L’otto gennaio, sua data di nascita, David Robert Jones – questo il vero nome di David Bowie – ha pubblicato il suo ultimo album, ‘”Blackstar“. Un album che presagiva la morte del Duca Bianco, in special modo il brano ‘Lazarus’ con il suo video, non più tanto enigmatico, quanto inquietante. Sapeva che sarebbe stata l’ultima cosa che avrebbe fatto, il suo testamento, che ci avrebbe lasciato su questa terra tornando da dove fosse venuto, ed anche qui la sua teatralità centra come al solito i nostri cuori.
Se ne va così, quello che per molti è stato un vero mito e punto di riferimento di 5 decenni di arte, non solo musicale.
L’annuncio sul suo profilo ufficiale Twitter e Facebook: “Dopo 18 mesi di lotta contro il cancro se ne è andato serenamente, circondato dalla sua famiglia“.
Chiacchierato, criticato, truccato, idolatrato; innovativo, teatrale, ribelle, ambiguo, artista libero!
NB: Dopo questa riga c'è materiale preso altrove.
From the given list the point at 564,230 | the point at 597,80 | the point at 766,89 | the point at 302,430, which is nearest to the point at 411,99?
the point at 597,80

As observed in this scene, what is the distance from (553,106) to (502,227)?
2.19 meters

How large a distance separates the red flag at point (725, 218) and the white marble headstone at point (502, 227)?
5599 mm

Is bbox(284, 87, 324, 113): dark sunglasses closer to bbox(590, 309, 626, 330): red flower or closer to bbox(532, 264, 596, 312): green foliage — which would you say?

Libero dai pregiudizi di una società che in 5 decenni ha saputo più condannare che celebrare i successi che coronano la nostra vita, in quanto nati esseri liberi. Ed è stata questa la sfida che Bowie ha sempre vinto contro questa società, schiacciandola con ogni provocazione, ogni volta che si è esibito su un palcoscenico, in ognuno dei suoi 50 e passa album prodotti, in ogni semplice foto e cover album che ci ha mostrato la sua poliedricità, la sua fantasia, il suo spirito ribelle.
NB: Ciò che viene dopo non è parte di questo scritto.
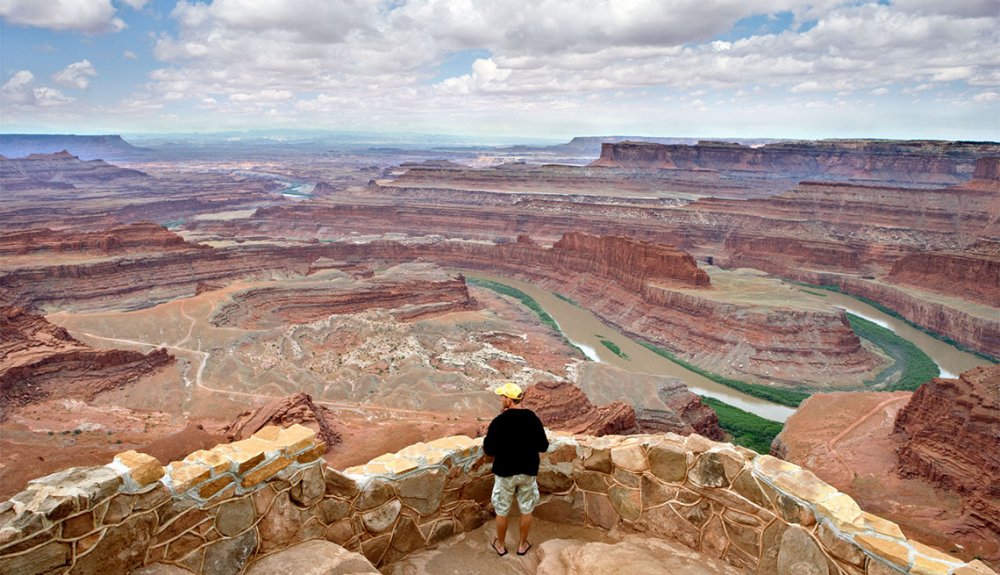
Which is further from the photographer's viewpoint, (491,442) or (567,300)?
(567,300)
Sono gli anni che chiudono il 1970 e aprono i famigerati anni ’80 quelli più produttivi e fortemente influenzati per Bowie dalle sonorità elettroniche dei Kraftwerk e dai Neu!, quelli nei quali si era ripulito da tutta la coca consumata (forse), e non a caso gli anni in cui la trilogia composta da Lp come Low, Heroes e Lodger era stata prodotta a Berlino, città che accolse il suo essere in modo totale. Gli anni ‘80 sono stati così fortemente ricchi di avvenimenti storici e sociali, contrastanti spesso fra loro, di tono a volte drammatico a volte gioioso, che sembrano definire un percorso frastagliato, difficilmente interpretabile secondo un’unica chiave di lettura, ma che Bowie ha saputo plasmare a sua immagine e somiglianza. Il tubo catodico offriva al pubblico una miriade di canali coi quali essere intrattenuti per essere trattenuti, Bowie no, Bowie intratteneva per rendere liberi.
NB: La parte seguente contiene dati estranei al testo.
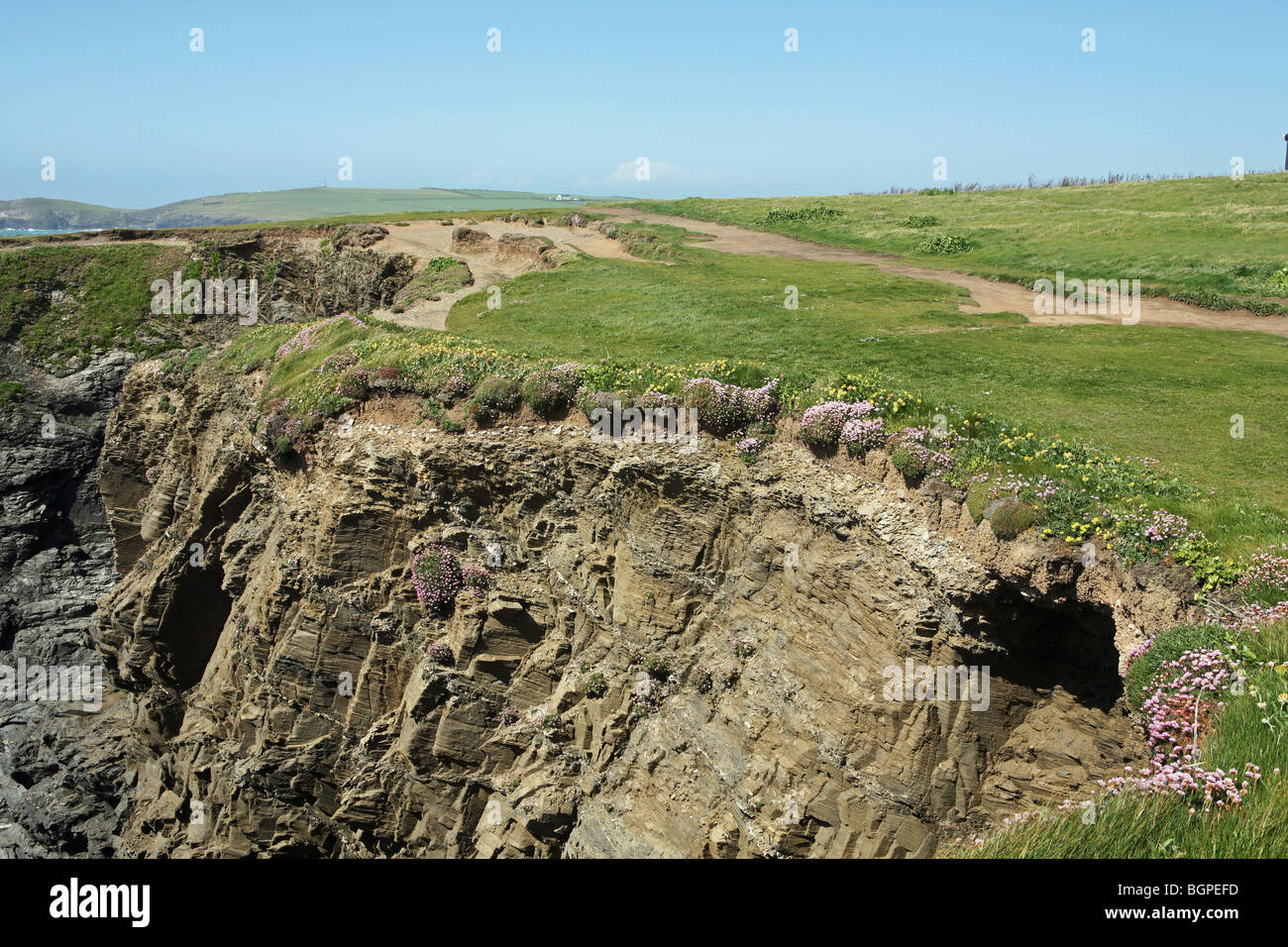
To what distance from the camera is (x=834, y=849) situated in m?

La musica, la droga, i free party, il muro e lo ‘zoo’ di Berlino, erano il contesto nel quale dar vita e reinventare un personaggio che, anche nel male (ricordiamo le molteplici accuse verso Bowie di atteggiamenti nazi-fascisti che lui autoimputò alla sua dipendenza dalla cocaina dell’epoca e all’immedesimazione eccessiva nel personaggio del “Duca Bianco”, ai quali seguirono le sue scuse: «Ero fuori di testa, totalmente impazzito. Ero interessato principalmente alla mitologia; l’intera faccenda su Hitler e il totalitarismo; Avevo scoperto Re Artù».[Wikipedia]) ha saputo rendere epici.
Non celebriamo la sua morte, non inneggiamo alla sua vita, cerchiamo solo di dire grazie ad un essere assai speciale, per questo ci piace pensare che Bowie non sia morto, non ci abbia lasciato, ma sia semplicemente tornato da dove è venuto: lo spazio infinito.